New Delhi,UPDATED: Jan 24, 2023 20:37 IST

Quran burning protest

Protesters gather in front of the Consulate General of Sweden in Istanbul on January 22. (AFP photo)

By India Today Web Desk: Last week, Rasmus Paludan, leader of Danish far-right political party Hard Line, staged a protest outside the Turkish Embassy in Stockholm. During the demonstration, Paludan burned a copy of the Quran. The incident in Stockholm has set in motion a series of protests in Turkey.

The Quran-burning incident in Stockholm has also prompted Turkey to speak on Sweden’s NATO membership.

Here’s all that has happened:

  • Rasmus Paludan had burned a copy of the Quran during a protest on January 21 outside the Turkish embassy in Stockholm. The protest on Saturday was approved by the Swedish police despite Turkey’s objections.

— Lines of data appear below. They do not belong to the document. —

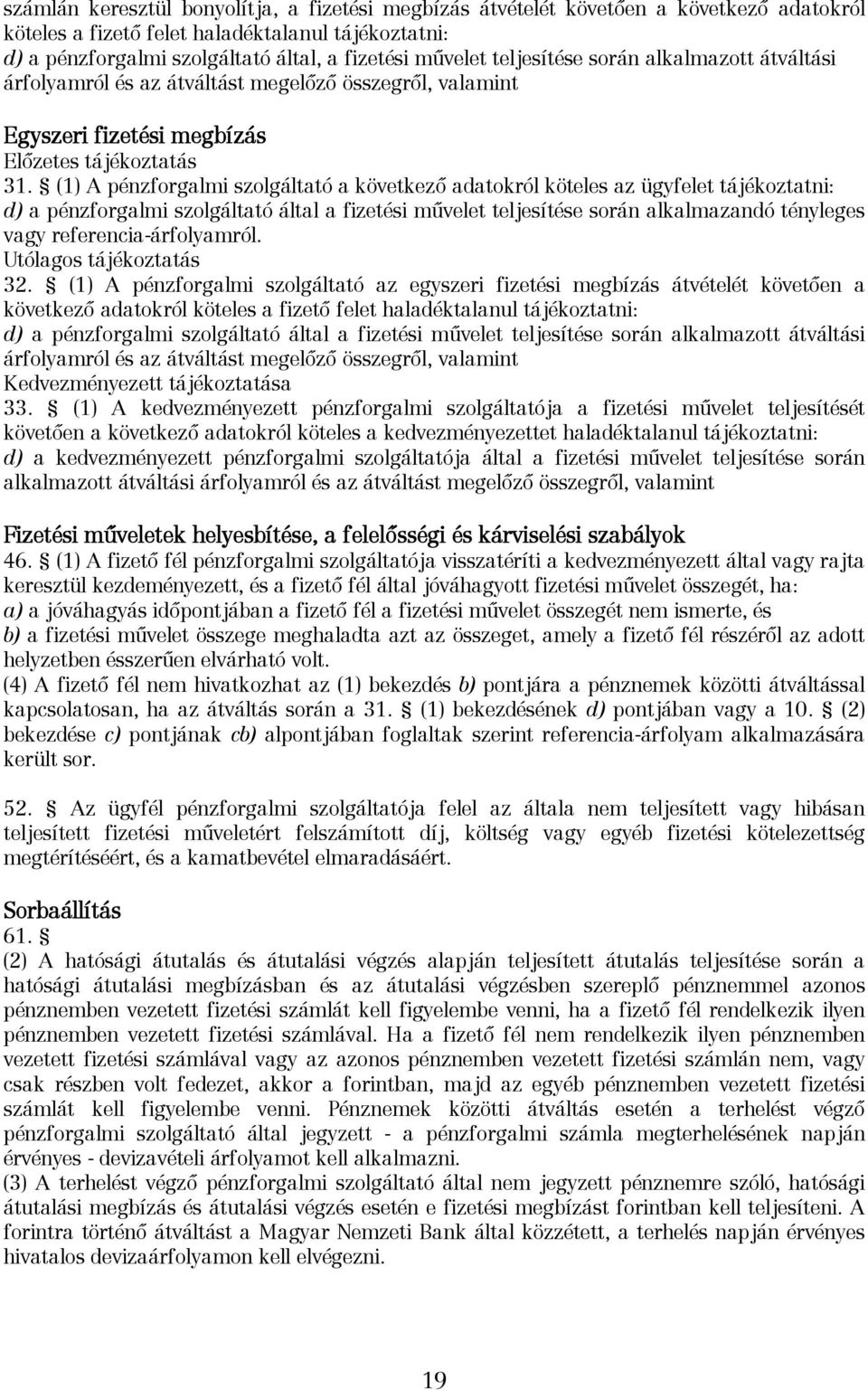 (1) A pénzforgalmi szolgáltató a következő adatokról köteles az ügyfelet tájékoztatni: d) a pénzforgalmi szolgáltató által a fizetési művelet teljesítése során alkalmazandó tényleges vagy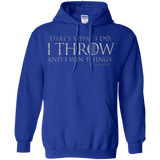 I Throw Pullover Hoodie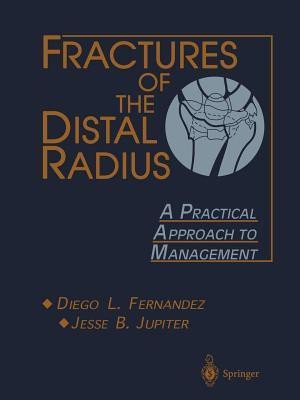 Fractures of the Distal Radius(English, Paperback, Fernandez Diego L.)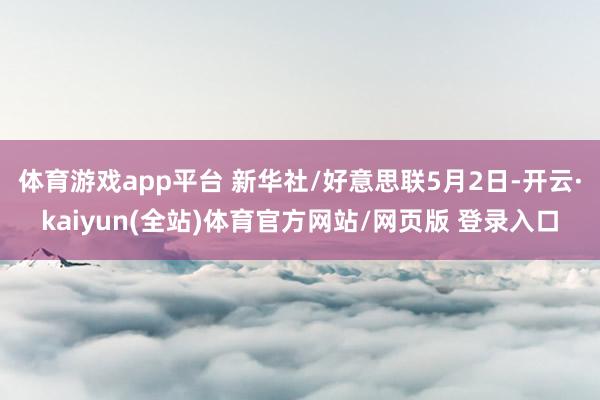 体育游戏app平台 新华社/好意思联5月2日-开云·kaiyun(全站)体育官方网站/网页版 登录入口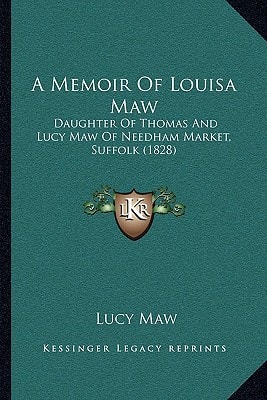 A Memoir Of Louisa Maw: Daughter Of Thomas And Lucy Maw Of Needham Market, Suffolk (1828)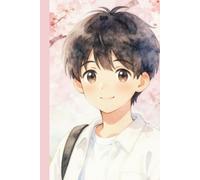 Cute Anime Boy Notebook: A Gift for Anime and Manga Fans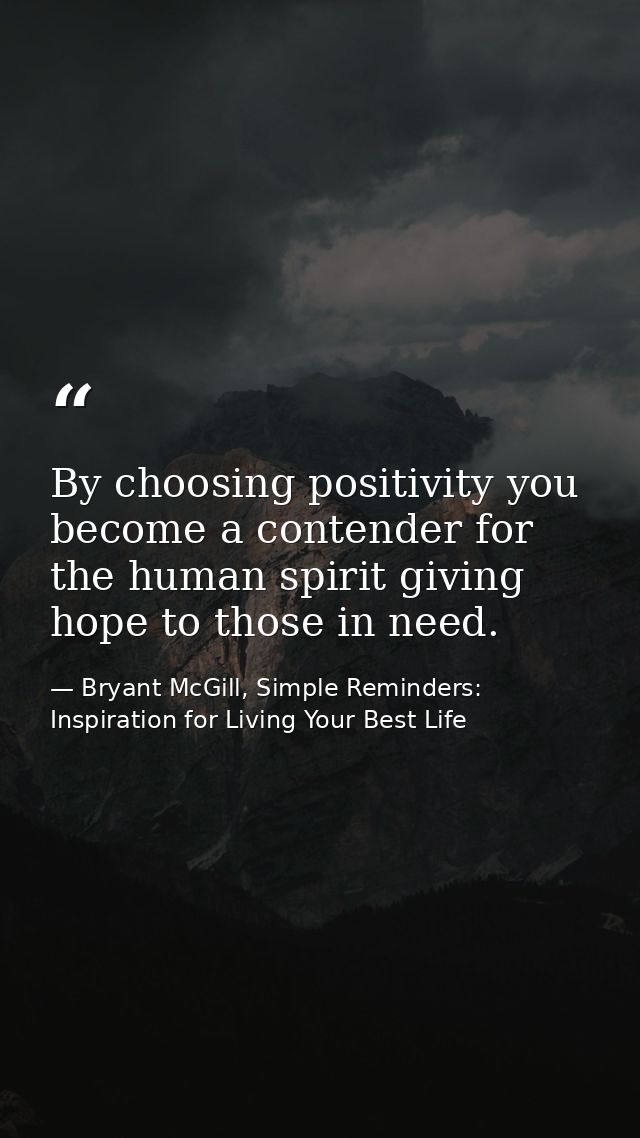 By choosing positivity you become a contender for the human spirit giving hope to those in need. — Bryant McGill, Simple Reminders: Inspiration for Living Your Best Life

  • The burning of the holy book sparked protests in Turkey with demonstrators gathering outside Swedish Consulate in Istanbul. Protesters set Paludan’s photo on fire.

    A woman holds a Quran during a protest outside the Swedish consulate in Istanbul. (AP photo)

    They carried green flags featuring the Islamic proclamation of faith and banner that said “We condemn Sweden’s state-supported Islamophobia.”

    Protesters hold copies of the Quran in front of the Consulate General of Sweden in Istanbul. (AFP photo)
  • While Swedish leaders condemned the Quran-burning incident, they also defended their country’s broad definition of free speech.

    Swedish Prime Minister Ulf Kristersson tweeted late Saturday that freedom of expression was crucial to democracy but added that “what is legal is not necessarily appropriate.”

    “Burning books that are holy to many is a deeply disrespectful act. I want to express my sympathy for all Muslims who are offended by what has happened in Stockholm today,” Kristersson said.

  • The Quran-burning incident and the subsequent protests reflect the tension between the two nations. On Monday, Turkish President Recep Tayyip Erdogan warned Sweden that it should not expect his backing to join NATO. Erdogan said the burning of the Quran was a “hate crime” that could not be defended by free speech.

  • Several Arab countries, including Saudi Arabia, Jordan and Kuwait, have denounced the Quran-burning incident in Stockholm.